Joseph Farrell, University of Pennsylvania Collaborative, Interactive Critical Texts and Commentaries on WWW: The Vergil Project and Beyond
Even in their printed form, critical texts and commentaries, two of the most traditional and indispensable tools for studying classical literature, are hypertextual and collaborative ventures. Every text, every apparatus criticus, every note is linked with a network of information that sends the reader flipping pages and opening other books in a way with which everyone here is familiar. Furthermore, a comparison of any two texts or commentaries will reveal how truly every commentary is a collaborative venture between the latest commentator and every one of his predecessors. The old variorum commentaries, which collected the different opinions of previous commentators into a single corpus, made the derivative character of the commentary form more explicit than is usual nowadays, but most commentators, particularly those working on the most intensively studied authors, must be conscious of taking part in a collaborative scholarly effort that extends across the ages.

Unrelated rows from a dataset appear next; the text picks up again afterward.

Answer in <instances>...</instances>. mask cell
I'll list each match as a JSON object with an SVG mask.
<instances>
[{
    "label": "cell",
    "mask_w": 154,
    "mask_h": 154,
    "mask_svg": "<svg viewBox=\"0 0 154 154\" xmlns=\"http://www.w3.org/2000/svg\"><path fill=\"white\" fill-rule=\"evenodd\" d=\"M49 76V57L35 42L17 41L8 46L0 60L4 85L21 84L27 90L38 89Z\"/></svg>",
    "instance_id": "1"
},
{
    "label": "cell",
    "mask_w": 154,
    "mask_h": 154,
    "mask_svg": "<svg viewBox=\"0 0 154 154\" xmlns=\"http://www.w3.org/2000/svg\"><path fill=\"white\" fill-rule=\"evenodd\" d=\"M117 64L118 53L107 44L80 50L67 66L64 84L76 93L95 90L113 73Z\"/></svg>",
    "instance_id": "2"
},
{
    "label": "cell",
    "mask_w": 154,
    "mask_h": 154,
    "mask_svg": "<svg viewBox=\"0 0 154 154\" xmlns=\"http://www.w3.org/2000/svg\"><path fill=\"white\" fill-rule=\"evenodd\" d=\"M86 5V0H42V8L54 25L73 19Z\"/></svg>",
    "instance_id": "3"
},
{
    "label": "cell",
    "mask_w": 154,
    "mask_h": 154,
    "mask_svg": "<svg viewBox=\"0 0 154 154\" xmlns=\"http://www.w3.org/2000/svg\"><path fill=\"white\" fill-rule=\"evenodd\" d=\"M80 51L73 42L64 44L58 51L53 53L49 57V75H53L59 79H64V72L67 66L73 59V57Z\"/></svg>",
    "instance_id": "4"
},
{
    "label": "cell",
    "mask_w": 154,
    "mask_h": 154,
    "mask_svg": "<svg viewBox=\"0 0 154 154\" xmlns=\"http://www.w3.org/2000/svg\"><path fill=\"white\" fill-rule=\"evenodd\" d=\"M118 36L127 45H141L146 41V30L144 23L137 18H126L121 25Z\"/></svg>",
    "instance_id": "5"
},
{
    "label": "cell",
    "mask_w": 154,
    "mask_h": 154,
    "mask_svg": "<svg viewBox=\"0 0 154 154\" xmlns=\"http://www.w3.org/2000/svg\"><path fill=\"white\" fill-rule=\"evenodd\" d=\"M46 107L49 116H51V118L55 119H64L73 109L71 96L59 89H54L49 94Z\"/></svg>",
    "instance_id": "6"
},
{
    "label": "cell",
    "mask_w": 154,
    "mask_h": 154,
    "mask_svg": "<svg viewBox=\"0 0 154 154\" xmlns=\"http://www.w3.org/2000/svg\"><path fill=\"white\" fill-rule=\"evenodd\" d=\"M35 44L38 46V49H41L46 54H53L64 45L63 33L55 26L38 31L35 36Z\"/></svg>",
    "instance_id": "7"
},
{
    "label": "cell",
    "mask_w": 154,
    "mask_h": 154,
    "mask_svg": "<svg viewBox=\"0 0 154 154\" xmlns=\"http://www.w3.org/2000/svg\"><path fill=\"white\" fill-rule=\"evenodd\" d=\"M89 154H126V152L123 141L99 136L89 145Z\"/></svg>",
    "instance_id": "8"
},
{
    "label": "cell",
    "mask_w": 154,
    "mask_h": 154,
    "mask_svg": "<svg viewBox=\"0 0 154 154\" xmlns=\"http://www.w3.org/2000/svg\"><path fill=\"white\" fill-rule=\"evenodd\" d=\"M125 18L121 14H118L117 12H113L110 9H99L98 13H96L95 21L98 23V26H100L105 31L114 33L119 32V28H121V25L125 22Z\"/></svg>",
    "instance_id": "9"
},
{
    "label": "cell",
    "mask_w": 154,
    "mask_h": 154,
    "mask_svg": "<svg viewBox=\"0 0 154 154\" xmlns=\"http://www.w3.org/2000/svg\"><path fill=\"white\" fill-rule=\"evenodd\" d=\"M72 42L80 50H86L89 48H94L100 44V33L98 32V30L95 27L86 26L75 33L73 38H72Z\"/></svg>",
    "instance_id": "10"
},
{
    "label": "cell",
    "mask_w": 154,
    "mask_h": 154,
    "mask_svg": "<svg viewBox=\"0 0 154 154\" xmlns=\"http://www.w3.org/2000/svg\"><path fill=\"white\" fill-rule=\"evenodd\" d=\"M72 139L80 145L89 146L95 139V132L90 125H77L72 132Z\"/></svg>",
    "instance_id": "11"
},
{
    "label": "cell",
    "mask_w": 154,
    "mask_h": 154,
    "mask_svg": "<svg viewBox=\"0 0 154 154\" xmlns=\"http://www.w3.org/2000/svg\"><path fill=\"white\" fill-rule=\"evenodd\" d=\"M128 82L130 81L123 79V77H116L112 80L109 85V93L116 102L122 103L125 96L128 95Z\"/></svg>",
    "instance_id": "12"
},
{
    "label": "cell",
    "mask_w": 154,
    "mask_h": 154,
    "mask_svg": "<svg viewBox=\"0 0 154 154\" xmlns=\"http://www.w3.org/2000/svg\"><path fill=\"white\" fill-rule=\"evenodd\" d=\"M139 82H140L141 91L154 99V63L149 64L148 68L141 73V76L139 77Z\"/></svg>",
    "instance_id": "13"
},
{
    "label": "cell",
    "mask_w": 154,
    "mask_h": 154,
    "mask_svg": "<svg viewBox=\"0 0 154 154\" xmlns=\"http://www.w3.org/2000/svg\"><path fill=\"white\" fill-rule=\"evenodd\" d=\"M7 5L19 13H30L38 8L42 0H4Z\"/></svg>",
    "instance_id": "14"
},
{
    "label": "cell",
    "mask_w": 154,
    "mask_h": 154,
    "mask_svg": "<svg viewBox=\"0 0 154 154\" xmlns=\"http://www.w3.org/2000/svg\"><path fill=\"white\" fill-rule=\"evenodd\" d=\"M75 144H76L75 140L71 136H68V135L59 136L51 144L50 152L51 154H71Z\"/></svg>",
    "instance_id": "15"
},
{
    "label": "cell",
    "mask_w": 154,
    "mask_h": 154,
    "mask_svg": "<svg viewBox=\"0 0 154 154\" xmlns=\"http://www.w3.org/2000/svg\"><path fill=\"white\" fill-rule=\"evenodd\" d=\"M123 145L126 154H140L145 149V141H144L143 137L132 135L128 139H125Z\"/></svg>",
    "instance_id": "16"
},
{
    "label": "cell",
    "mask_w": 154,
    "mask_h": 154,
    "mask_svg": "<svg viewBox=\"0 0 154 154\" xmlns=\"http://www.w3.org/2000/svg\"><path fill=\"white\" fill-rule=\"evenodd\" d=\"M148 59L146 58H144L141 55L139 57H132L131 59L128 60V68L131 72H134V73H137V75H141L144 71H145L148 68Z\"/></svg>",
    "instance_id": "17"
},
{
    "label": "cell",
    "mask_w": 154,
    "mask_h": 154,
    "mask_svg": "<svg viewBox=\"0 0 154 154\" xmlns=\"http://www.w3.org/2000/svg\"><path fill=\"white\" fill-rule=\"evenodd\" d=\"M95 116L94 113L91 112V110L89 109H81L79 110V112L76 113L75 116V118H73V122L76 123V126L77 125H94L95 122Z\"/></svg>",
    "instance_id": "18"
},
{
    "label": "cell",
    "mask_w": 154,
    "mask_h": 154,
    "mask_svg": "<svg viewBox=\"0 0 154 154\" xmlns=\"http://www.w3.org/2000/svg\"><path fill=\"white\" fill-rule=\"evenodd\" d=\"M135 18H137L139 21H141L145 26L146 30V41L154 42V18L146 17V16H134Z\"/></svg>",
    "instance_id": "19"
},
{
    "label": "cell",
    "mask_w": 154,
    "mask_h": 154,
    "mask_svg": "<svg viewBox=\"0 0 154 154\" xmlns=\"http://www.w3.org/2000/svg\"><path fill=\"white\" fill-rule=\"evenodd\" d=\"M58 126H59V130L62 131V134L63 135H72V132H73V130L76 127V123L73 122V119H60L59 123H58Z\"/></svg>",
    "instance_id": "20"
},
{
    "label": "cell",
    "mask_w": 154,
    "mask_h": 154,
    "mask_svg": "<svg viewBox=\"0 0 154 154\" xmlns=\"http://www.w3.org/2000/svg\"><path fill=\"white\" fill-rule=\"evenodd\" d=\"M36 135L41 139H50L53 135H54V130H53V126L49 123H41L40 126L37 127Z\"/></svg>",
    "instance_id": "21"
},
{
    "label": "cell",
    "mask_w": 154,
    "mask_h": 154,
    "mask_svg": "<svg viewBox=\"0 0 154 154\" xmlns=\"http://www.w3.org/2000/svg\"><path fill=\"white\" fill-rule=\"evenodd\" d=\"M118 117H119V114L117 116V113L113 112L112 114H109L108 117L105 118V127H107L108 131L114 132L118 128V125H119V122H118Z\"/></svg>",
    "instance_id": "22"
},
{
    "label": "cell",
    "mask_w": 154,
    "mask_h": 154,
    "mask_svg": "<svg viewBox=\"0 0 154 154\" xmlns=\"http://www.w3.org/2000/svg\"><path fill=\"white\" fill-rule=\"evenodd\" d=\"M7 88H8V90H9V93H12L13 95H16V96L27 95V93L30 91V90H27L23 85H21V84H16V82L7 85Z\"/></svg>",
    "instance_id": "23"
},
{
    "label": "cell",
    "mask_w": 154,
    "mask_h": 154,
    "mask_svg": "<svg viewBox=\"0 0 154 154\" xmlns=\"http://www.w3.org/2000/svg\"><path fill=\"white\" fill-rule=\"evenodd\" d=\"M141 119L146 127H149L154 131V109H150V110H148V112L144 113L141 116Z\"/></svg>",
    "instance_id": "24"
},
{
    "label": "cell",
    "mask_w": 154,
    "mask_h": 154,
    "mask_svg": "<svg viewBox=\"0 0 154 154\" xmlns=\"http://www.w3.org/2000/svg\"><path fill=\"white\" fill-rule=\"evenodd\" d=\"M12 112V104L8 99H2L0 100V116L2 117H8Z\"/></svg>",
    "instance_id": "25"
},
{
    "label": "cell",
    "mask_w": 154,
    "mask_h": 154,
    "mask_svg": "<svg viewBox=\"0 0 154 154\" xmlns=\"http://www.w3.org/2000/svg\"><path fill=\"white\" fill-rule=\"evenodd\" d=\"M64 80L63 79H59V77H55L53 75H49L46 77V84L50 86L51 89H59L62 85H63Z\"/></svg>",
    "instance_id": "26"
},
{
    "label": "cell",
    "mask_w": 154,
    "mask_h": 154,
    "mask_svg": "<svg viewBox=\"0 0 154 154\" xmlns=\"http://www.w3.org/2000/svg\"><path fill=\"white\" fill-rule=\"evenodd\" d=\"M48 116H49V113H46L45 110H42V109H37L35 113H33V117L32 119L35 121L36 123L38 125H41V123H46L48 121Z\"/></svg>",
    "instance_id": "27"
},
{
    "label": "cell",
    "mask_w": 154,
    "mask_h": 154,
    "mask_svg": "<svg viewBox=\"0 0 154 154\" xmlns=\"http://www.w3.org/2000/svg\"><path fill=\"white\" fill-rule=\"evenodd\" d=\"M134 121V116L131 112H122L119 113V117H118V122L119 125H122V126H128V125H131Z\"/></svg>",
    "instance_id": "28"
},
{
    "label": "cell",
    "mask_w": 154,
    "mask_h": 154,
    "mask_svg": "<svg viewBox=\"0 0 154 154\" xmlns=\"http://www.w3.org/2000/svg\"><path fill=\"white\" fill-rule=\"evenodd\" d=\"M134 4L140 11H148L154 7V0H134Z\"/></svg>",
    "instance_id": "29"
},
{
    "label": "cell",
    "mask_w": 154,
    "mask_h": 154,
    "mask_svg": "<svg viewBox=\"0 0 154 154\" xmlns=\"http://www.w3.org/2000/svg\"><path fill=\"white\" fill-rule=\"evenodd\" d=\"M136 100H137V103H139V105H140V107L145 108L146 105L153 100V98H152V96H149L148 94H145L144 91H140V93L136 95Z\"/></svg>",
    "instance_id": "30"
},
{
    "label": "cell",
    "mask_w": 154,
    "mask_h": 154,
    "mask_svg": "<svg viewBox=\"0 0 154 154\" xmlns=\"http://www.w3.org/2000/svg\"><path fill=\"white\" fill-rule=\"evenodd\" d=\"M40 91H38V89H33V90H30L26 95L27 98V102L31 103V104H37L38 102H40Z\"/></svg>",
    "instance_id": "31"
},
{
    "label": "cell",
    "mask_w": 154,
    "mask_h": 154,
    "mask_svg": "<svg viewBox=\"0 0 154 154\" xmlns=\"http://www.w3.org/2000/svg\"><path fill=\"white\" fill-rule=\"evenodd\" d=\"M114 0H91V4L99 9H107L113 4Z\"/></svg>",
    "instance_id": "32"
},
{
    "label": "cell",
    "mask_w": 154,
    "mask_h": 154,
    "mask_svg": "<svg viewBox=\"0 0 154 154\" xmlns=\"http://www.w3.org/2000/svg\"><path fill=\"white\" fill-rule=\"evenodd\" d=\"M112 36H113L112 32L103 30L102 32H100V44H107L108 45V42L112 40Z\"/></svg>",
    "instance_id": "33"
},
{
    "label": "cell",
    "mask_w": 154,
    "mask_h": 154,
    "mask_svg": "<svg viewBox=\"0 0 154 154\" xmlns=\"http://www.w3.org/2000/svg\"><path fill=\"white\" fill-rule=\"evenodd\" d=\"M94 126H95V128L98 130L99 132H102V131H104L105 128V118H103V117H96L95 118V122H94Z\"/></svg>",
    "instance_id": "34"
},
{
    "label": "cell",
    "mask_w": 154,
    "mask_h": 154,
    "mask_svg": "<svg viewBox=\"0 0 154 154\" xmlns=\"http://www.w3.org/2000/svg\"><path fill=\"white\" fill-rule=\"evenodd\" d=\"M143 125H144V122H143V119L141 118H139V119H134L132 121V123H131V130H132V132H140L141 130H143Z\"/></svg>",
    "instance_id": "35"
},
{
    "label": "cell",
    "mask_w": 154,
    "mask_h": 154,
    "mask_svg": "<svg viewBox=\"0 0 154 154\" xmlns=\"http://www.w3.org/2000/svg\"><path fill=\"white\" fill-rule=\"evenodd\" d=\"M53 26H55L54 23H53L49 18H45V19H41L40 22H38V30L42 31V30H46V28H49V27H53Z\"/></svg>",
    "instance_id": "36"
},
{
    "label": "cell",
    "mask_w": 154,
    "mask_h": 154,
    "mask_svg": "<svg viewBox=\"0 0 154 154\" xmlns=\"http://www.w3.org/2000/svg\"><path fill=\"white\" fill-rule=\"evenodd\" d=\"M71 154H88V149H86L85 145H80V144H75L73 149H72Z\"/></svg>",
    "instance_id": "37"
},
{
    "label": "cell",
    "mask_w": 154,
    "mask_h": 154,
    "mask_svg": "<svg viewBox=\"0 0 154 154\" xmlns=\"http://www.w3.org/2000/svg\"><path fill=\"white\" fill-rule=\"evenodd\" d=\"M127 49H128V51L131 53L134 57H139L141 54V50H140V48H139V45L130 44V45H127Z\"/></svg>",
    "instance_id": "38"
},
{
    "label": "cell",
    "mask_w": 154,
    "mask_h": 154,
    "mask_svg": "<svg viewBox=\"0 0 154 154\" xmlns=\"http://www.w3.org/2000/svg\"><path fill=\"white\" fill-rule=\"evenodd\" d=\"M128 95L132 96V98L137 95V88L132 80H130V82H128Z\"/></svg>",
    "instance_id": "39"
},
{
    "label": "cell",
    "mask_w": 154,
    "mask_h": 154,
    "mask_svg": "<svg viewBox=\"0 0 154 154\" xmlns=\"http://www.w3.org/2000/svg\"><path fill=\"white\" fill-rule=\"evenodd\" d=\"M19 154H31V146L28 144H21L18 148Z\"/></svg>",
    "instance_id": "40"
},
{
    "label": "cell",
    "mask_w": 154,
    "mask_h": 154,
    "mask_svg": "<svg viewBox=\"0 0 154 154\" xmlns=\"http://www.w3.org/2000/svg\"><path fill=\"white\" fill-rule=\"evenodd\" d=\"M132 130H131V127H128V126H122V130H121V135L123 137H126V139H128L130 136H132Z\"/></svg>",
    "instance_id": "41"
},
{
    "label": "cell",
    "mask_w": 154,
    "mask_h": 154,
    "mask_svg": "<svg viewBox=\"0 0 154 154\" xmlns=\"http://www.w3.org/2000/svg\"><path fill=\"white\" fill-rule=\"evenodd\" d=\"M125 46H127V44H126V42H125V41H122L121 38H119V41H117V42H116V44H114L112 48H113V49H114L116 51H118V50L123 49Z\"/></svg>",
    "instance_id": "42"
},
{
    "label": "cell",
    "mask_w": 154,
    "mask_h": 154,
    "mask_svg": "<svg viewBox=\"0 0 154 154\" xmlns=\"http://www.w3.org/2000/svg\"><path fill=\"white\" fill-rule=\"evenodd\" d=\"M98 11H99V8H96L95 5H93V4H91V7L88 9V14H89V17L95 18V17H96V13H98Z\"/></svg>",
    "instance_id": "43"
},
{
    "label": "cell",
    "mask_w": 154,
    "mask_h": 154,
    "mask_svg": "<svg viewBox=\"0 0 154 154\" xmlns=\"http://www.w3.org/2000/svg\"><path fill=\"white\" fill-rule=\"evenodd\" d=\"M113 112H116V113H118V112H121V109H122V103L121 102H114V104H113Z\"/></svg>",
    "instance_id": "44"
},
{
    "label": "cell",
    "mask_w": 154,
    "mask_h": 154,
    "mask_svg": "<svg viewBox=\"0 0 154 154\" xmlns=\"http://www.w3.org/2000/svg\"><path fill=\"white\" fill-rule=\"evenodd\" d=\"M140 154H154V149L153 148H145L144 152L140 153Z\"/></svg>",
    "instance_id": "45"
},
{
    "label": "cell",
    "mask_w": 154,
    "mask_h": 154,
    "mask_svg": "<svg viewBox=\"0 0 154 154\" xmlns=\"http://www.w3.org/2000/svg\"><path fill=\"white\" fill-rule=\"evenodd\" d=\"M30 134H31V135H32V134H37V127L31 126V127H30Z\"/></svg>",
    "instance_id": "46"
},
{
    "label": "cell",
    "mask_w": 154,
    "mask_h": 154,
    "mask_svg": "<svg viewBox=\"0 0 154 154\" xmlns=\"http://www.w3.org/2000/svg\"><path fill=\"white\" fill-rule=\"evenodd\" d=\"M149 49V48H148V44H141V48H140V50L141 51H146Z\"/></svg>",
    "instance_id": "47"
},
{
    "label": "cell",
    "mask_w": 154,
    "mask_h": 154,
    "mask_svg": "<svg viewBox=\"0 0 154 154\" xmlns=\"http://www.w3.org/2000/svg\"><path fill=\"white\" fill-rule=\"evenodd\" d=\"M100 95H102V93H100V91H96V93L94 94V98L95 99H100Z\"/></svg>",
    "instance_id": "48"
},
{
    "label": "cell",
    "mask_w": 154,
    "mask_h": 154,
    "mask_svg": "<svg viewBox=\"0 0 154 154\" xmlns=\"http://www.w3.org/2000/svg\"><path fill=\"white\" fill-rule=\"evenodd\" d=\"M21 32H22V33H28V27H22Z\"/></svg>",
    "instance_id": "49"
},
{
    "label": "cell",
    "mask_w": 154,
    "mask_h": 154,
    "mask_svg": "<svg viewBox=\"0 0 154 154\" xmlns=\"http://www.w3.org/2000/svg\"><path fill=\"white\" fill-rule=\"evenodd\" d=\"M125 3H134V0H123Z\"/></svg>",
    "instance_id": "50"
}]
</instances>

The hypertextual environment of the World Wide Web offers us the opportunity to develop these aspects of traditional scholarly tools far beyond what the printed book allows. The Vergil Project represents one effort to create an on-line, interactive, hypertextual, multi-authored text and commentary on the works of an author central to the classical and the humanities curriculum. The project aims to create a critical edition of the works of Vergil in Latin that will be linked to an English translation, information on grammar and syntax, commentary on a range of topics including textual issues, meter, rhetoric, mythology, geography, literary models, literary influence, themes, structure, etc. The information will be arranged in such a way as to offer the user commentary appropriate to his or her interests and level of expertise; eg it will be possible to consult only commentary on mythology written for a beginner, or only commentary on textual matters suitable for an expert -- or vice versa. These materials will be created collaboratively, first by groups of participants taking part in a pair of NEH-sponsored summer institutes at the University of Pennsylvania in 1998 and 1999, then by users who will be encouraged to contribute to the commentary as the use it via WWW.
In my presentation I will discuss and demonstrate the materials that the Project has created to date and outline plans for future work. The project is meant to be extensible beyond the study of Vergil; once the main technical obstacles have been overcome, it should be possible to undertake similar projects involving other Latin and Greek authors. Obviously, this vision implies the existence of a set of standards; and for this reason in particular, I will describe the relationship between sites like that of The Vergil Project, Perseus, and VRoma both to one another and to the effort that is underway to establish specific protocols for the publication of scholarly materials such as critical texts and commentaries via WWW.
At the very least, projects of this sort offer us the possibility of maintaining the best features of traditional forms of scholarship while bringing them to a much higher level of utility. Beyond this, they may be instrumental in releasing the energy of a much larger, better integrated, and more involved community of scholars than our field has ever before known.